The Corner

Peter Berkowitz’s Constitutional Conservatism

Was William F. Buckley, Jr., the founder of modern American conservatism, actually a political moderate? Was Ronald Reagan a political moderate too? In an important sense, yes, says political philosopher Peter Berkowitz, and with justice. Berkowitz’s forthcoming book, Constitutional Conservatism: Liberty, Self-Government, and Political Moderation, makes a counterintuitive yet powerful case that the secret of conservatism’s success has long been, and will continue to be, its hard-won political moderation.

Coming at a time of conservative soul-searching in the wake of the 2012 elections, Berkowitz’s brilliant and accessible meditation on the inner-workings of the larger conservative tradition — and the contemporary conservative movement — is well worth your time. (As an old colleague and friend, I’ve been lucky enough to secure an advance copy to provide you with this preview.)

By moderation Berkowitz means something a bit different than the everyday use of the word, otherwise Buckley and Reagan wouldn’t qualify. Political moderation, says Berkowitz, “doesn’t mean selling out causes or making a principle of pragmatism.” A true understanding of moderation can even dictate strong stances and bold opposition to popular movements. Real political moderation, Berkowitz explains, means balancing worthy yet competing principles and putting them effectively into practice.

Above all, Berkowitz refers here to conservatism’s efforts to balance liberty and tradition. Constitutional Conservatism is largely an effort to update and deepen Frank Meyer’s fusionism, the reconciliation of libertarian and social conservatism that undergirds National Review, and America’s broader conservative movement. Berkowitz’s fascinating chapter on the last several decades of conservatism (sure-fire fun for any regular Corner reader) is a modern-day attempt to forge a principled alliance between often-fractious wings of our movement.

And the chapter on Burke from the book, published last week by Policy Review, shows that modern conservatism is rooted in the recognition that the securing of liberty depends on the preservation of tradition. To the extent that conservatism coheres intellectually and prospers politically, argues Berkowitz, it does so because of the movement’s capacity to prudently balance the complementary yet competing demands of liberty and tradition.

This, the core, of Berkowitz’s argument is likely to provoke widespread assent and gratitude from conservatives. His more controversial theme is that the reconciliation of worthy but competing conservative principles required by political moderation also involves the need to effectively implement those principles by adjusting them to “the changing habits and opinions of the American people.” Berkowitz does an excellent job of showing that successful conservatism has always found ways to make peace with changing social mores and entrenched political settlements, even as it sought to limit and scale back leftist excess. The question is, how do conservatives put that principle into practice today?#more#

Berkowitz’s brief answer to that question in his final chapter is susceptible to different interpretations. He calls on conservatives to make a peace of sorts with both the sexual revolution and the fundamentals of the New Deal welfare state, without, on the other hand, surrendering either their fundamental principles or their core battles.

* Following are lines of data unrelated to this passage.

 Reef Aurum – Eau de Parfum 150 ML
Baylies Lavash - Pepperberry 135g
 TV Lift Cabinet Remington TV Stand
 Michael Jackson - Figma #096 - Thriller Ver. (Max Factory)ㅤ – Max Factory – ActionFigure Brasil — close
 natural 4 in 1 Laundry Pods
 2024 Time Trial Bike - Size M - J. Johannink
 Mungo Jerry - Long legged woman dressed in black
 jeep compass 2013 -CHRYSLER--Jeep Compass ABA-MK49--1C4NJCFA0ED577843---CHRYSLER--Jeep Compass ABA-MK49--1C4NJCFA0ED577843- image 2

You could take this as more a call for rhetorical adjustment than substantive change, but maybe also as a plea for some serious policy retrenchment. Berkowitz doesn’t want to over-specify, because his vision of constitutional conservatism isn’t meant to serve as detailed policy guide. It is, rather, a way of thinking about the inner-workings of conservatism itself, not an itemized issue-roadmap for activists on the ground.

My own take is that the “changing habits and opinions of the American people” notwithstanding, Obama’s policy overreach is likely to revive and unite conservatives in the president’s second term, as Berkowitz himself suggests in his book’s opening pages it did in Obama’s first term. Obama’s failures and transformative ambitions, I think, will be our salvation, rather than retrenchment on core conservative policies.

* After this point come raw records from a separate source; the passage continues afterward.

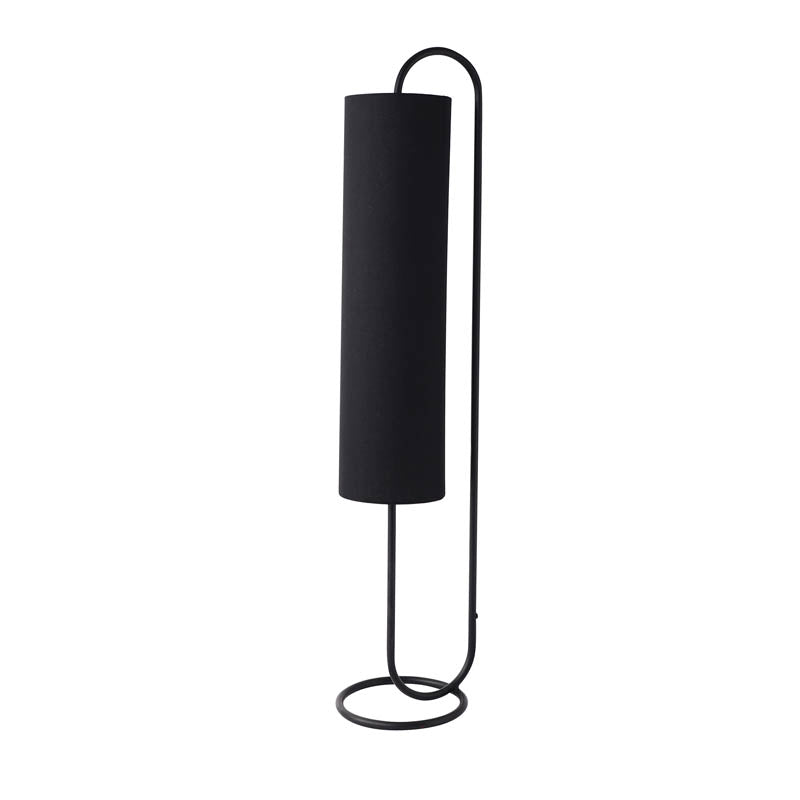 Lissome Aluminum Floor Lamp - Black media 7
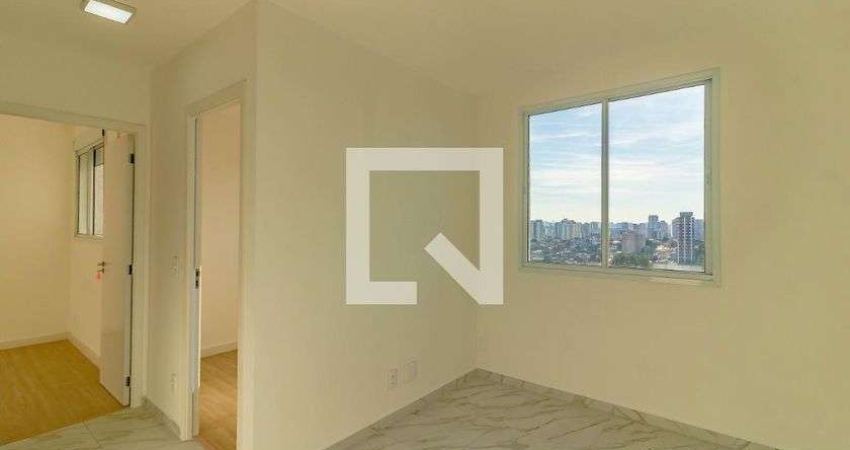 Apartamento para Aluguel - Vila Campestre, 2 Quartos,  40 m² - São Paulo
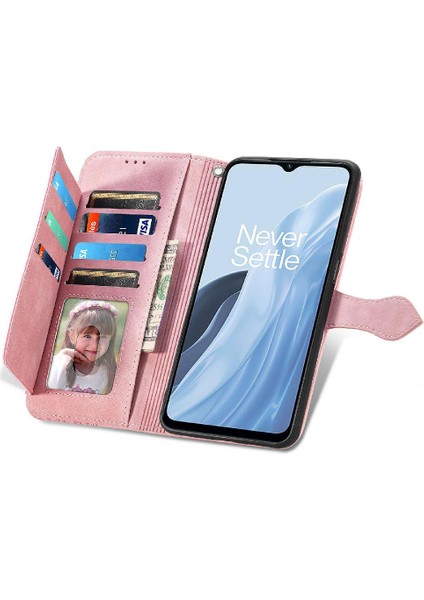 Oneplus Nord N300 Için Kılıf (Yurt Dışından)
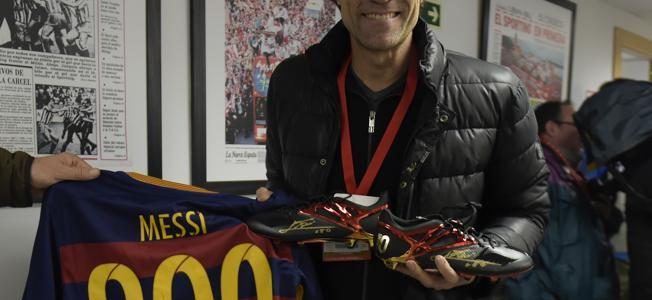لاعب برشلونة السابق ينتقد كريستيانو رونالدو بسبب تصريحاته المثيرة للجدل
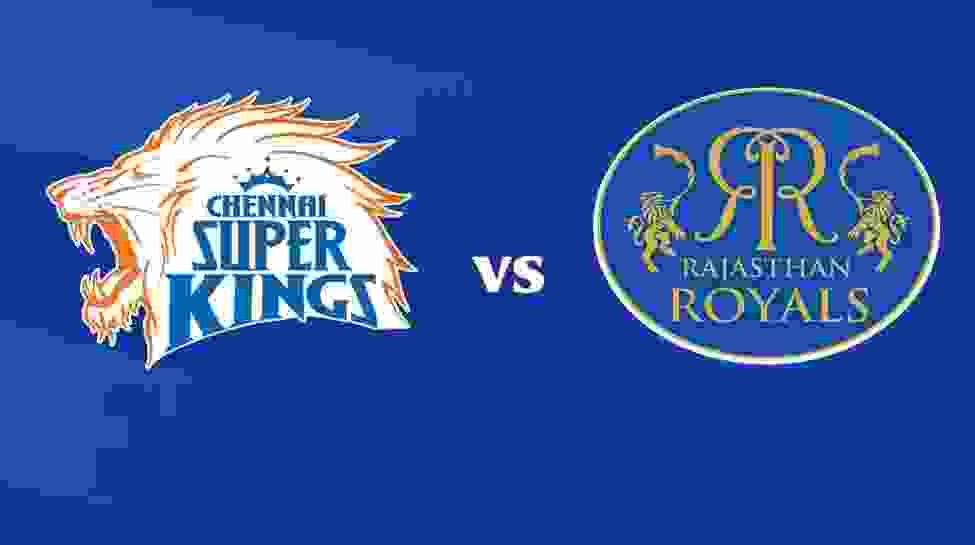 CSK vs RR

Whatever your response to Berkowitz’s closing suggestions, his overall account of the course of conservatism is compelling. In practical terms, conservatives of many stripes need to work together in order to succeed. Berkowitz sketches out principled grounds upon which that cooperation can proceed, while showing that this is what conservative greats going back to Edmund Burke and the Founders and right up to Buckley, Reagan, and Irving Kristol have been up to all along.

Insofar as conservatives succeed in accommodating the competing principles at the heart of our movement, we are all political moderates. That demanding and higher moderation, more true to the complexity of human nature and the realities of moral and political life than its contrary, argues Peter Berkowitz, is the real key to the past and future of conservatism.

Stanley Kurtz is a senior fellow at the Ethics and Public Policy Center.